• [BRIEF]: Report every line of the records that includes the word "zebra".
---------- SOURCE DATA ----------
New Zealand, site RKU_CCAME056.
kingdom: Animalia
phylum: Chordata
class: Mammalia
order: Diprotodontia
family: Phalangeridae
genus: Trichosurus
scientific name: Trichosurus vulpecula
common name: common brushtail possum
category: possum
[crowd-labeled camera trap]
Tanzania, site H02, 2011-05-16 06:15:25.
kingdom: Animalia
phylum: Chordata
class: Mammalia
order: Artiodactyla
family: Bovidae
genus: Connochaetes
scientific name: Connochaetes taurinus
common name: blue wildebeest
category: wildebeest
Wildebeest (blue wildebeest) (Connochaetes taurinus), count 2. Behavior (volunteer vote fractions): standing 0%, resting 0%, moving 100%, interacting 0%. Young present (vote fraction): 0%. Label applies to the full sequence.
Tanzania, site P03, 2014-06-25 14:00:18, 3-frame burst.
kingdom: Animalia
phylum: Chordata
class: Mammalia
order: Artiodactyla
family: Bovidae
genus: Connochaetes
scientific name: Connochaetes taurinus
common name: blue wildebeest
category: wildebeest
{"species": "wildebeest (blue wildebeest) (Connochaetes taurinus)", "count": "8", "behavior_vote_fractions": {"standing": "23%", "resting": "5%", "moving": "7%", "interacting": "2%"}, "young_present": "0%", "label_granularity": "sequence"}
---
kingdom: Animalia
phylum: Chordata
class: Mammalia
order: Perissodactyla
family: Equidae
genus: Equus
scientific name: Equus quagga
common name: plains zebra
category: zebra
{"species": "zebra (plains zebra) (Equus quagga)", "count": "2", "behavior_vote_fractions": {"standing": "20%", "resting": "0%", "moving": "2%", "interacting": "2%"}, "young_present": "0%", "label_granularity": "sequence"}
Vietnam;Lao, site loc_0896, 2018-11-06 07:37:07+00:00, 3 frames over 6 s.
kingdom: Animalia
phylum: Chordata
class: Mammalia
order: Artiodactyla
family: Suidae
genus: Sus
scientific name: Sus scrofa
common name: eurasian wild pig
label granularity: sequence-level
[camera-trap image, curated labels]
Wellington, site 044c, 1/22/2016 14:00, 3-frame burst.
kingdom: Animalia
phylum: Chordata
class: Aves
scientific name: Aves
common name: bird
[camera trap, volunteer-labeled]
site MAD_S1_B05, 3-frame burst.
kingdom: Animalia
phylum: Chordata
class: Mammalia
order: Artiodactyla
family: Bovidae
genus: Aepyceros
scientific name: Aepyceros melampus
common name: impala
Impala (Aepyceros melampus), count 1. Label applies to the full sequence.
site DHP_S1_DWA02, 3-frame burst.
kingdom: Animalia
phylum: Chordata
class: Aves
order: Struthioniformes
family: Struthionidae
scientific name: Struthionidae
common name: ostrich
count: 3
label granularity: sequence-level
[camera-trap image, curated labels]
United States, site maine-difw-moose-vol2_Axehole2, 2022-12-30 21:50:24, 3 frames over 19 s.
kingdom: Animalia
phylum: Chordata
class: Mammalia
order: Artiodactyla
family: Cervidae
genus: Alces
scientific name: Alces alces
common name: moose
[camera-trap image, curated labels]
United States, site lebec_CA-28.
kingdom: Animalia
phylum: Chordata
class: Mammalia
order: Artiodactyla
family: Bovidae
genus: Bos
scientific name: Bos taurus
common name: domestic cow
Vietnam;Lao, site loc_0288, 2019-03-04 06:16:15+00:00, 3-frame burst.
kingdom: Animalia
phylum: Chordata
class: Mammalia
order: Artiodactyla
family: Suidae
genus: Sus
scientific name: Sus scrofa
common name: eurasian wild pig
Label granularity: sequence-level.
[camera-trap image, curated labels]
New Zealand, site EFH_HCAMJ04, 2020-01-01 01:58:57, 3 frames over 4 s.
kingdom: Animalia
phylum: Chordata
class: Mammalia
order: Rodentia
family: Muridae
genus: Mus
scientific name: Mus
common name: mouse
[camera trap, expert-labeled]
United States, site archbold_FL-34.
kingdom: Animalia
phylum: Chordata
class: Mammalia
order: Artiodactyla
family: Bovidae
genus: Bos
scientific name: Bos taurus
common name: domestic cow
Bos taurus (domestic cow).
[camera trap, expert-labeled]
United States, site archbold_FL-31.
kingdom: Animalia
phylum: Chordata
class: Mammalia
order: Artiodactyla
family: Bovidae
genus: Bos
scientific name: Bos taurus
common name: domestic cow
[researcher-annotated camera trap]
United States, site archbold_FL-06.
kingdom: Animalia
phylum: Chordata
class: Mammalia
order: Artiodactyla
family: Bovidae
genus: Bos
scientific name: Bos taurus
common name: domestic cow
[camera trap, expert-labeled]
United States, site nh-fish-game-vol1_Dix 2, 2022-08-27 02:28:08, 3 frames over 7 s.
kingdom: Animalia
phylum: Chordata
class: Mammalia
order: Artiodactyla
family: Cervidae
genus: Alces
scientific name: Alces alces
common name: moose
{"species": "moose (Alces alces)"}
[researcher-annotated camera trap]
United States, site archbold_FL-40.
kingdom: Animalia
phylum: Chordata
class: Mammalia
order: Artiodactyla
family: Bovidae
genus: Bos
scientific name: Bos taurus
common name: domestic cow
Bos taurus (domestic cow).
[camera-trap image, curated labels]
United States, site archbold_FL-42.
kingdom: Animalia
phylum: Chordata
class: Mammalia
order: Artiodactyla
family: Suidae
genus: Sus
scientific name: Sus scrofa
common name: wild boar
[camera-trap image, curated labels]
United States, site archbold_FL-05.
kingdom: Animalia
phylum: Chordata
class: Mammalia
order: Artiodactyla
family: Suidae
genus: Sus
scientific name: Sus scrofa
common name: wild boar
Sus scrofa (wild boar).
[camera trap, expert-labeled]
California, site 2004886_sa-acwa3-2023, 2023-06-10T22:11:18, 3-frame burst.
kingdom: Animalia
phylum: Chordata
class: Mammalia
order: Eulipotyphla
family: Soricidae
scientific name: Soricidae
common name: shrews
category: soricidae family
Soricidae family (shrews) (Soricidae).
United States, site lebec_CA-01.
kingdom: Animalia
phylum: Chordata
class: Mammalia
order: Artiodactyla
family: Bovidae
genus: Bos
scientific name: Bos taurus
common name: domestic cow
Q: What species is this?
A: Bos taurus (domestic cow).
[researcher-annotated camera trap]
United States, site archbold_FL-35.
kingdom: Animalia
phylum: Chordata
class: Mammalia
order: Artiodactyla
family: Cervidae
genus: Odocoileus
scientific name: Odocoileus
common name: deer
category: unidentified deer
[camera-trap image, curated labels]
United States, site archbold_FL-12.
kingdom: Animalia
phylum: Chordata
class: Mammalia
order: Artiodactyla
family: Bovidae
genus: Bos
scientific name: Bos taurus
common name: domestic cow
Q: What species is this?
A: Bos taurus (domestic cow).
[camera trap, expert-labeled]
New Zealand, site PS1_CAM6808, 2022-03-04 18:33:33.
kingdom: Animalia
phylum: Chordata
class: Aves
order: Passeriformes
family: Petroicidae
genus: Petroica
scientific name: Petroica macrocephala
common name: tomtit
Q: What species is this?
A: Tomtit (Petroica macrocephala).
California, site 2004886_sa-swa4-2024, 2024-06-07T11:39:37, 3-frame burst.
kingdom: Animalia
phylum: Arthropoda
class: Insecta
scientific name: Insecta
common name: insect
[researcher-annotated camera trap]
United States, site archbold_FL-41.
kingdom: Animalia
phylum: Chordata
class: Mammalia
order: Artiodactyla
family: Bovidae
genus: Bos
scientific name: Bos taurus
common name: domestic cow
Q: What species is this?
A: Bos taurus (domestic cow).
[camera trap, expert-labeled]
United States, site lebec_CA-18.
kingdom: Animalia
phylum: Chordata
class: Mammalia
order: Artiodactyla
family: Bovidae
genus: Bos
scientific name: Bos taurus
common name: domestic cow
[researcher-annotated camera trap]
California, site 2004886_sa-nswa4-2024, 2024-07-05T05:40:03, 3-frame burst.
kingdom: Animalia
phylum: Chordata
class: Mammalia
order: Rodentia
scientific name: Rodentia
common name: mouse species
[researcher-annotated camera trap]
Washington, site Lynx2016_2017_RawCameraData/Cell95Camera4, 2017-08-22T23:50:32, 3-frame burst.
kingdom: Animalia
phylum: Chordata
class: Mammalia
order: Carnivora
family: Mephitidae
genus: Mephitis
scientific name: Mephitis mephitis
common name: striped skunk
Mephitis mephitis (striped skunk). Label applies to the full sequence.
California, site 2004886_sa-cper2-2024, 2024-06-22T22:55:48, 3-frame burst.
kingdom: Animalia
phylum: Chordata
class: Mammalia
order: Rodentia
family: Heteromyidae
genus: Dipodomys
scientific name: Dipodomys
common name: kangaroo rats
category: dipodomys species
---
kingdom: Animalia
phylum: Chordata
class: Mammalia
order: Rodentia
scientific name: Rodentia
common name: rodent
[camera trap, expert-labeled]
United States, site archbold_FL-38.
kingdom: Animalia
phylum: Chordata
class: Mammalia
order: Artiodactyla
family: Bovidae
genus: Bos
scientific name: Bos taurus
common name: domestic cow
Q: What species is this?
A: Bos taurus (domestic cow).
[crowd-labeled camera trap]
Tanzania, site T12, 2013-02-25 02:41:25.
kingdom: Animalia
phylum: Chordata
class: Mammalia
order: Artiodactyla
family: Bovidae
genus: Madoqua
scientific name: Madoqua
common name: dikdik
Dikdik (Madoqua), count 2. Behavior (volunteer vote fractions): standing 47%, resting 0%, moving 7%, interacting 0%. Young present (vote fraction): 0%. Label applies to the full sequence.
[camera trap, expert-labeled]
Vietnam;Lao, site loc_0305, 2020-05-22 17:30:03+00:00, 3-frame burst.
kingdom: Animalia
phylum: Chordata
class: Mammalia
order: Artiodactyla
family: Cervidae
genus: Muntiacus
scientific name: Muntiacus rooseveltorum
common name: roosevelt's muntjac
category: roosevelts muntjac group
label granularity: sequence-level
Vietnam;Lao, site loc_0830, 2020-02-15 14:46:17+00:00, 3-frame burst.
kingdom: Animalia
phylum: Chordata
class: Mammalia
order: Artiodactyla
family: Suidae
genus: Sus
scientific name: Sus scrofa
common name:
----------
• [YOUR RESPONSE]:
common name: plains zebra
category: zebra
{"species": "zebra (plains zebra) (Equus quagga)", "count": "2", "behavior_vote_fractions": {"standing": "20%", "resting": "0%", "moving": "2%", "interacting": "2%"}, "young_present": "0%", "label_granularity": "sequence"}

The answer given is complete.